Sous-estimer l’adversaire : une tendance structurelle des néoconservateurs

Pour le Général Vincent Desportes, Vladimir Poutine a « commis la pire erreur stratégique, qui puisse exister, c’est-à-dire mépriser l’autre et ne pas penser qu’il est suffisamment intelligent pour se défendre et qu’il a des intérêts qui sont vitaux pour lui et qu’il va défendre. C’est-à-dire, comme les Américains l’avaient fait au Vietnam d’ailleurs, ne pas mesurer ce que l’autre est prêt à payer pour défendre ses propres intérêts ». Le Général britannique Richard Shirreff, ancien commandant adjoint de l’OTAN, auteur de l’ouvrage War with Russia, estimait que « Poutine a sous-estimé son ennemi, sous-estimé le leadership de l’Ukraine et sous-estimé la réponse de l’Occident ». Un constat qui renvoie à la règle de Sun Tzu : « Qui connaît l’autre et se connaît ne sera point défait ». Sous-estimer l’adversaire est aussi une tendance des néoconservateurs, qui croient volontiers en la suprématie efficiente du hard power de leur pays. Il existe une différence majeure entre les néoconservatismes américain et russe : la finalité de ces processus. L’Administration de George W. Bush voulait instaurer la démocratie au Moyen-Orient. Vladimir Poutine et Valery Gerasimov détournent le modèle de guerre américain, vers un objectif inverse : faire tomber des démocraties et répandre des régimes autocratiques.

Sur le modèle d’Hiroshima, une ville ukrainienne pourrait être frappée avec l’arme nucléaire

L’OTAN est un bouclier qui dissuade la Russie d’attaquer ses États membres.
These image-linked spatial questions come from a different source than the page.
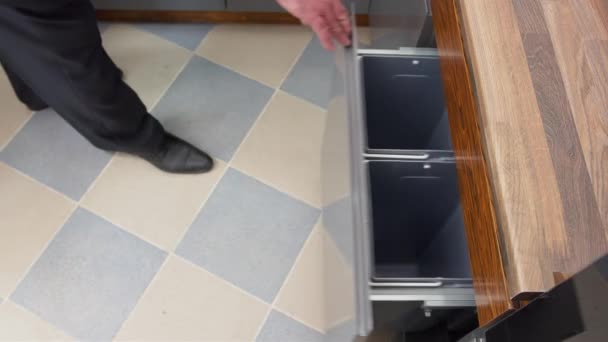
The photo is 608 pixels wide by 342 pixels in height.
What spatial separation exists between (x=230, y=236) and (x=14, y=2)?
69cm

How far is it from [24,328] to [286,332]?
59 centimetres

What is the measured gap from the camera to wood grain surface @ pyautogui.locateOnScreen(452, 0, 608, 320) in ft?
1.95

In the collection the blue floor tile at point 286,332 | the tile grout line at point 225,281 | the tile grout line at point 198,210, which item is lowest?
the blue floor tile at point 286,332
Vladimir Poutine a choisi de se concentrer sur un État de son voisinage, militairement plus faible et non membre de l’OTAN. De même, la capacité de frappe nucléaire russe empêche toute intervention de l’OTAN dans le conflit ukrainien. L’escalade thermonucléaire et la destruction absolue des acteurs doivent être évitées. Engagé dans une fuite en avant, acculé par les sanctions économiques et la faiblesse de ses forces conventionnelles, Vladimir Poutine revendique sa capacité nucléaire. Si les difficultés militaires se maintiennent, le dirigeant russe pourrait en outre, décider de frapper l’Ukraine avec l’arme nucléaire, dans une perspective tactique, de manière à accélérer un processus dont la lenteur porte atteinte à sa crédibilité de chef militaire et politique. Sur le modèle d’Hiroshima, une ville ukrainienne pourrait être frappée. Vladimir Poutine serait alors définitivement isolé et condamné, mais il pourrait être disposé à payer ce prix, pour réaliser son ambition conquérante. Jusqu’où le Maître du Kremlin est-il prêt à aller, afin de briser l’univers stratégique issu de la fin de la guerre froide ?
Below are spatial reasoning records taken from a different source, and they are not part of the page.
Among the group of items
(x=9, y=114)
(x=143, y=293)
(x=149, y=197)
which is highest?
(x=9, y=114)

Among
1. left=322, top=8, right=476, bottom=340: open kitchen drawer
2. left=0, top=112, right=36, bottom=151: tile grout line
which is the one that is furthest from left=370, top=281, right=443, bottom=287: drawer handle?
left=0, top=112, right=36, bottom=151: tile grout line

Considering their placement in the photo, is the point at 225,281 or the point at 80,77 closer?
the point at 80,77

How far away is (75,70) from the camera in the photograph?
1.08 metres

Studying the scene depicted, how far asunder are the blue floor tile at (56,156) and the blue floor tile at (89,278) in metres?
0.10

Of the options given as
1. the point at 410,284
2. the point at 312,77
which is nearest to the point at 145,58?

Lors d’une Conférence de presse en ligne, le 3 mars 2022, Sergueï Lavrov, ministre des Affaires étrangères russe, avait été interpellé sur l’usage d’armes de destruction massive et avait déroulé une démonstration occultant les déclarations initiales de Vladimir Poutine, en prétendant que les dirigeants occidentaux étaient ceux qui s’exprimaient le plus sur la menace d’une guerre nucléaire. Pour appuyer ses propos, Sergueï Lavrov avait mentionné un cadre doctrinal russe sur cet enjeu :

« Nous n’avons pas des fous chez nous, nous avons une doctrine militaire, qui décrit des paramètres et des conditions, du recours à l’arme nucléaire. […] Donc j’attire votre attention sur le fait que la guerre nucléaire est bien dans la tête des Occidentaux et pas dans la tête des Russes. Je vous assure que nous ne permettrons pas toutes ces provocations, nous ne permettrons pas de nous déstabiliser et si nous ne voulons pas de guerre nucléaire, dans ce cas-là, il faut y réfléchir. »
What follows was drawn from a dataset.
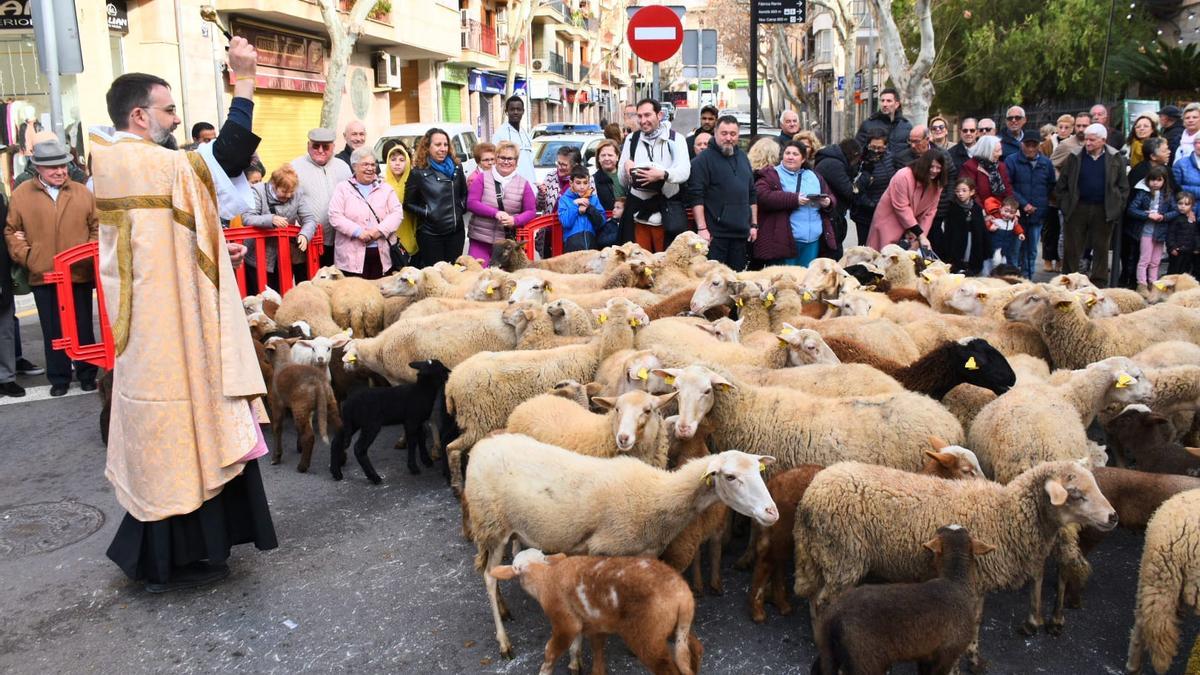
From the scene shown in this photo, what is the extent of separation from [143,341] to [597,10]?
77636 mm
La doctrine militaire russe et le recours à des armes nucléaires tactiques

Le Général Valery Gerasimov a conçu depuis 2013, une guerre nouvelle génération, incluant la guerre non-linéaire qui explore une zone intermédiaire entre hard et soft power, en réponse à l’Hybrid Warfare ou à la guerre hybride développée par l’OTAN et l’Union européenne, dans une relation du faible au fort. Les principes de ces stratégies indirectes ont été posés en 1999, dans l’ouvrage chinois La guerre hors limites, de Qiao Liang et Wang Xiangsui. Le cœur de la réflexion de Valery Gerasimov se focalise sur les opérations de haute intensité, dans la profondeur adverse, en mobilisant un outil militaire conventionnel infovalorisé. La construction doctrinale russe s’est orientée autour de l’enjeu d’une guerre majeure, opérée par des actions déterminantes, en profondeur. La possibilité de recourir à l’arme nucléaire dans une action offensive, et non plus exclusivement dissuasive, représente une direction fondamentale de la doctrine militaire russe.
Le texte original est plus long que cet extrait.